Exercise text ->
☆ ☆ ☆ ☆ ☆
Knowing the anatomy of the spinal cord irrigation is fundamental for understanding the neurological lesions (paraplegia or paraparesis) consequent to the surgery of thoracic or thoracoabdominal aorta. Three spinal arteries, one anterior and 2 posterior, exist. The major artery is the anterior artery that irrigates the anterior two thirds of the spinal cord, including the motor area. That artery runs through the thoracolumbar region and receives the intercostal and lumbar arteries; it is the great radicular artery or the Adamkiewicz artery, which usually originates between the ninth and twelfth thoracic vertebrae in 75% of patients, between the fifth and eighth thoracic vertebrae in 15% of patients, and between the first and second lumbar vertebrae in 10% of patients. If the great radicular artery is between the fifth and ninth thoracic vertebrae, a complementary artery may exist, the artery of the conus medullaris, which, at that level, anastomoses with the Adamkiewicz artery.

Currently, several methods of spinal cord protection exist, such as temporary bypass 13,14, reimplantation of the intercostal arteries 15,16, drainage of the cerebrospinal fluid 17-19, deep hypothermia 20-26, selective cooling of the spinal cord 21, and pharmacological agents 27.

This study aimed at demonstrating the viability of the use of the extracorporeal circulation established between the left atrium and ascending aorta combined with deep hypothermia for correcting thoracic or thoracoabdominal aortic aneurysms. The results were analyzed.

Methods

From January 1994 to July 2001, of 860 patients with aortic disease (555 aneurysms and 305 dissections) operated on in our service, 38 patients with descending thoracic or thoracoabdominal aortic aneurysms were studied. The surgical technique comprised reimplantation of the visceral vessels, elective deep hypothermia with extracorporeal circulation established between the left atrium and the ascending aorta, followed by total circulatory arrest for performing the proximal anastomosis close to the left subclavian artery, without aortic clamping.

The patients' ages ranged from 22 to 72 (54.6 ± 12.7) years; 26 (68.4%) were men and 12 (31.6%) were women.

Of the 38 patients studied, 12 (31.6%) underwent repair of thoracoabdominal aneurysms, and the remaining 26 (68.4%) underwent repair of thoracic aneurysms (tab. I), which were approached through thoracophrenolaparotomy and posterolateral thoracotomy, respectively. Seventeen (44.7%) patients had aneurysms without dissection, 13 of which were thoracic (50% of the thoracic) and 4 (33.3%) were thoracoabdominal. Of the total number of patients, 4 (10.5%) had coarctation of the aorta, 3 (7.9%) of whom had already undergone previous surgery.
☆ ☆ ☆ ☆ ☆
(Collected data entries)

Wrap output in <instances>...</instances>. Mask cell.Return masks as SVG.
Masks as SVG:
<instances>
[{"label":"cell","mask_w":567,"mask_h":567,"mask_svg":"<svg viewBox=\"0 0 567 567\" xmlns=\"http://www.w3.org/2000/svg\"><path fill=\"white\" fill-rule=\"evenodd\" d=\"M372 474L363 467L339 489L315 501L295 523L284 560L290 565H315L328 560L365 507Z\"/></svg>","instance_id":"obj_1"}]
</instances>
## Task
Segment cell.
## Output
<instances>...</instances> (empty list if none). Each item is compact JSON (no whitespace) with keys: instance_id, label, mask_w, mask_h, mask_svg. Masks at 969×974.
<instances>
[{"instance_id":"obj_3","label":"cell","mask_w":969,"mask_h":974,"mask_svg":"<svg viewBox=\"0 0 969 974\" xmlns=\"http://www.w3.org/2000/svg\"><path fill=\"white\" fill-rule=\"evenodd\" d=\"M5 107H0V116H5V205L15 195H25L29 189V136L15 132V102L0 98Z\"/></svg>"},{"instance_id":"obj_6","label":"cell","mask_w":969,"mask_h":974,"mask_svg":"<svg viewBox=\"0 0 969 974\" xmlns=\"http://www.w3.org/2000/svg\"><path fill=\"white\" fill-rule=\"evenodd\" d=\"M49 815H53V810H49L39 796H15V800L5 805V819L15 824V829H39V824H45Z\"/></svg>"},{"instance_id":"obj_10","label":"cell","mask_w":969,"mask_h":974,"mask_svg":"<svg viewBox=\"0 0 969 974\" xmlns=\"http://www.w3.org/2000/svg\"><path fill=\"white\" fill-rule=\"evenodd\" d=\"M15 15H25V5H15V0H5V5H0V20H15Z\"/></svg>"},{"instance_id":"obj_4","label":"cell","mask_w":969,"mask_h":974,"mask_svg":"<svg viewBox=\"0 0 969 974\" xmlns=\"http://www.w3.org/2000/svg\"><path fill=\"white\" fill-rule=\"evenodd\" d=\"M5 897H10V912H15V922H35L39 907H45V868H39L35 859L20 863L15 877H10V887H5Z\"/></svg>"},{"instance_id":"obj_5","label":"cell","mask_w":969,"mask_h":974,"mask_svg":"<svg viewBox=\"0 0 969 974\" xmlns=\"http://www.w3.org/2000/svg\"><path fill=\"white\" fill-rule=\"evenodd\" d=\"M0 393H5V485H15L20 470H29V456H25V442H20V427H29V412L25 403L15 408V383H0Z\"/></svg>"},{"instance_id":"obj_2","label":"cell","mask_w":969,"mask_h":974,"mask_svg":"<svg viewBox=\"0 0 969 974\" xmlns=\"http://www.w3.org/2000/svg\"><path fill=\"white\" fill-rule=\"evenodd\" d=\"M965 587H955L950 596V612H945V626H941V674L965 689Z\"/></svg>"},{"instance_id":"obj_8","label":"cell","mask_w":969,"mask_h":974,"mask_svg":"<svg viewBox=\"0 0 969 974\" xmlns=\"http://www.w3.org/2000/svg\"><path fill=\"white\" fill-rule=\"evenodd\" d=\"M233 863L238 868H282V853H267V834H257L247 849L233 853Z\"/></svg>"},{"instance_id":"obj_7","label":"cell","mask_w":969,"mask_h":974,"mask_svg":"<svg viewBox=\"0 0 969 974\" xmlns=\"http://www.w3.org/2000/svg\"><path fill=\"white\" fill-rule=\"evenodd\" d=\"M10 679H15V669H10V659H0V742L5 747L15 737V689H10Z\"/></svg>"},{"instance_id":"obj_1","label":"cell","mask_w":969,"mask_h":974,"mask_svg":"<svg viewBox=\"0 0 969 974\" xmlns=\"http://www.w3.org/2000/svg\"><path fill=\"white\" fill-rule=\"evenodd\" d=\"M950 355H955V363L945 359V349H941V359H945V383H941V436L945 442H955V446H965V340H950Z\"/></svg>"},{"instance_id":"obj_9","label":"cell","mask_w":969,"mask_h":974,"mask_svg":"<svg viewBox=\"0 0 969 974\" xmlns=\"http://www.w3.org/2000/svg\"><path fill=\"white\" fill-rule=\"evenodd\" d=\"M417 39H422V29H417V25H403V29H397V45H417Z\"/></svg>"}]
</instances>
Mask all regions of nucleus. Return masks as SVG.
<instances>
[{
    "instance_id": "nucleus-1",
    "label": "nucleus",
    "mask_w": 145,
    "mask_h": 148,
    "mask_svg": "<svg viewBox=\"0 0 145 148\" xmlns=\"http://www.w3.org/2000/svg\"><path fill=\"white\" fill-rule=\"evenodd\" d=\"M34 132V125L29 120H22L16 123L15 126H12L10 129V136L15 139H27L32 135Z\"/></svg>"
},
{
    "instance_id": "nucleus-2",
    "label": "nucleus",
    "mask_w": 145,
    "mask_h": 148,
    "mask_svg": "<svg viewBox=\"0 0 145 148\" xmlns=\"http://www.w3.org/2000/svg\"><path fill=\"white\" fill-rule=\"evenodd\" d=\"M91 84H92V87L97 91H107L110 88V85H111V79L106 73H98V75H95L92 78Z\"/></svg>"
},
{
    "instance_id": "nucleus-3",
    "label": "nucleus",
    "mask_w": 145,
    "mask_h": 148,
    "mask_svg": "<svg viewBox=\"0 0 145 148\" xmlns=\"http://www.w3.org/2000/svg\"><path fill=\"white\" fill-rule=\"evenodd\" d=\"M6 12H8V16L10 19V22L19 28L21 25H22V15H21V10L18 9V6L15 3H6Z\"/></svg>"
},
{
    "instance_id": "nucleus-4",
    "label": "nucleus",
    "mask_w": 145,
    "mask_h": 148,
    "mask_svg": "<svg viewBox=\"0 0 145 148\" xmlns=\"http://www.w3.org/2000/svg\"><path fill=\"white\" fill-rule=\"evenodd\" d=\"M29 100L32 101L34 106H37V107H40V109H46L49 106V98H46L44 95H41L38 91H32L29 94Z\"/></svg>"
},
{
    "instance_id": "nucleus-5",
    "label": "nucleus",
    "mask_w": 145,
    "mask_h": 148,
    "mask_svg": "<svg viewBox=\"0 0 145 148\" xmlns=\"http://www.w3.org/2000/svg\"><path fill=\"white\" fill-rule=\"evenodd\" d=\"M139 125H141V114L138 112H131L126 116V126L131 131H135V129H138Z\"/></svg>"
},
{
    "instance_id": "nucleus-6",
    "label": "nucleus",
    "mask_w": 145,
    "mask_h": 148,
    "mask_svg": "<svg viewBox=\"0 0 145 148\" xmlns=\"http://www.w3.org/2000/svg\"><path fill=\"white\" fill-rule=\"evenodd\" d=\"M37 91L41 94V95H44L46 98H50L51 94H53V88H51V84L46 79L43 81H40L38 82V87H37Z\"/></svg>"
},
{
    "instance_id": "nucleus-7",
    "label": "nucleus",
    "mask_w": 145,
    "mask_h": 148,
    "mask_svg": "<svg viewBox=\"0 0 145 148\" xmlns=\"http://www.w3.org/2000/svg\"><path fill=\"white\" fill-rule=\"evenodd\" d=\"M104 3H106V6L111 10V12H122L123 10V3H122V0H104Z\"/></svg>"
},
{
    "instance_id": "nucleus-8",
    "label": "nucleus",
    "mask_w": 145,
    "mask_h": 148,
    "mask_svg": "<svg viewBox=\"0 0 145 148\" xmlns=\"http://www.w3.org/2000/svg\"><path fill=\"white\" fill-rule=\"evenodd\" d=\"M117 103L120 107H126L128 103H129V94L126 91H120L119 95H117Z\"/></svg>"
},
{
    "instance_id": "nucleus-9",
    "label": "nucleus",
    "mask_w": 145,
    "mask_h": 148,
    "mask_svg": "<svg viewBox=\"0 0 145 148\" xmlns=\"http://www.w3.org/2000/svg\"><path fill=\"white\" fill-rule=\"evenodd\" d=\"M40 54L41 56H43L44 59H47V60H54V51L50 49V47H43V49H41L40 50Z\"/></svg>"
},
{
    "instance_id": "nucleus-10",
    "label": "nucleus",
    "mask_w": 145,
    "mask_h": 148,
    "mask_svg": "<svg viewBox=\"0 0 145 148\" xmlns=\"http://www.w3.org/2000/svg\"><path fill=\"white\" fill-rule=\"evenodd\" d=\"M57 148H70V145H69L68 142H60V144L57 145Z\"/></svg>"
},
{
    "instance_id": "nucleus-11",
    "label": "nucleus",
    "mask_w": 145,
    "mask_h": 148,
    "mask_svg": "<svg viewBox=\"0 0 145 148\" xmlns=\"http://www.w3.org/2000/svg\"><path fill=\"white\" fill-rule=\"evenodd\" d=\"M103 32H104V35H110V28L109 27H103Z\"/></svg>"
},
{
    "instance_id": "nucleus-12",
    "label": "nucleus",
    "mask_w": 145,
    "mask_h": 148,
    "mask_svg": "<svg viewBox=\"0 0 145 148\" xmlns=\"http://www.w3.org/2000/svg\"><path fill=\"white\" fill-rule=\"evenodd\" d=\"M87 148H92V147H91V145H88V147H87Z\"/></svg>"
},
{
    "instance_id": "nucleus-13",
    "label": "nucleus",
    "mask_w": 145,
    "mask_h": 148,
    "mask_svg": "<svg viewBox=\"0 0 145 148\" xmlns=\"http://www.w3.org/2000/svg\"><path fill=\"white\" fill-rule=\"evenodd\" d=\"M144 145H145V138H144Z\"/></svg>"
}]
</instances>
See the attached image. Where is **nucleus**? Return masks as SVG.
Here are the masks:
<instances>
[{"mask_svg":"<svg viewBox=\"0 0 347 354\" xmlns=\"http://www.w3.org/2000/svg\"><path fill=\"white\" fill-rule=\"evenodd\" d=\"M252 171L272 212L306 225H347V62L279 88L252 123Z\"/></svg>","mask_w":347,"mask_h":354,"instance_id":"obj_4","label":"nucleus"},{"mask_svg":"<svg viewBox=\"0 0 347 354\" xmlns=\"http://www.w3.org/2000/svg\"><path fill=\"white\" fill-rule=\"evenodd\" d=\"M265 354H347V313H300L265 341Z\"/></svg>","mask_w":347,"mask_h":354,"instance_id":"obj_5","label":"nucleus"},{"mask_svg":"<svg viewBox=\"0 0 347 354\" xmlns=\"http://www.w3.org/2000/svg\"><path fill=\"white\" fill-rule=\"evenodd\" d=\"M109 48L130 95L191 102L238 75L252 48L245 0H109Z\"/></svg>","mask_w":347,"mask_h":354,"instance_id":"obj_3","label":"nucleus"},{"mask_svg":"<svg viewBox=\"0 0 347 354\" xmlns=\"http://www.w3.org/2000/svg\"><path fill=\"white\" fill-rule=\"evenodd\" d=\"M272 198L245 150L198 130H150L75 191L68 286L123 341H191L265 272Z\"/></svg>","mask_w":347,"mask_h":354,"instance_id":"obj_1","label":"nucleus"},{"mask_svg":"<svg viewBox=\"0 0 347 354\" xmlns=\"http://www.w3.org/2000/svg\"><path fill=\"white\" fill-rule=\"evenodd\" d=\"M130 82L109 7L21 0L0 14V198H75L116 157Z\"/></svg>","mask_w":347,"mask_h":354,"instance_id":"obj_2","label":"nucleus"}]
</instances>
☆ ☆ ☆ ☆ ☆
Problems and tasks ->
1. According to the aortic aneurysm surgery text, how many patients with descending thoracic or thoracoabdominal aortic aneurysms were studied?
2. Write the next part of the aortic aneurysm surgery text, picking up after its last sentence.
The listing comes from a different source than the text.

Responses per task ->
1. 38 patients were studied.

2.
The clinical findings comprised pain in 29 (76.3%) patients, hoarseness in 6 (15.8%), and 3 were asymptomatic on the occasion of diagnosis.

Thirty-one (81.6%) patients had systemic arterial hypertension, and 2 (5.3%) patients had chronic renal failure.

The methods used for diagnostic confirmation and indication of surgical treatment of the aneurysms were chest X-ray, echocardiography, aortography, computed tomography, and magnetic resonance imaging. In the patients older than 40 years, cine coronary angiography was performed to rule out coronary lesions.

The etiological diagnoses were as follows: post-trauma (one patient); coarctation of the aorta, repaired or not (4); syphilitic aortitis (2); atherosclerotic (10); and aortic dissection (21) (tab. II).

The patients were induced to deep hypothermia through extracorporeal circulation, with pharyngeal temperature ranging from 15 to 25ºC (20.6 ± 3.2ºC) (tab. III).

The duration of the circulatory arrest for the surgical repair ranged from 9 to 36 min (21.3 ± 6.1 min).

The criteria for indicating the surgical technique were based on the size, diameter, and location of the aneurysms in regard to the left subclavian artery. The diameter of the aorta of the patients ranged from 4 to 10.5 cm (8.1 ± 1.5 cm).

All patients were prepared according to our service's protocol for surgical repair of thoracic and thoracoabdominal aortic aneurysms as follows: monitoring of the cardiac rhythm and mean blood pressure by use of catheterization (dissection or puncture) of the right radial artery; catheterization of a peripheral vein with abocat # 16 for anesthetic induction; pulse oximetry; control of urinary output by use of vesical catheterization with a Foley catheter; nasopharyngeal temperature measurement with a tele-thermometer, 43 – TA model (Yellow Springs Instruments Co. Inc. Yellow Springs, OH, USA); central venous access through puncture of the subclavian vein or right internal jugular vein; and thermal mattress to maintain body temperature according to surgical needs.

The patients underwent selective orotracheal bronchial intubation, which allows stopping the ventilation of the left lung during the procedure of dissection and release of the left lung, which is usually adhered to the aneurysm.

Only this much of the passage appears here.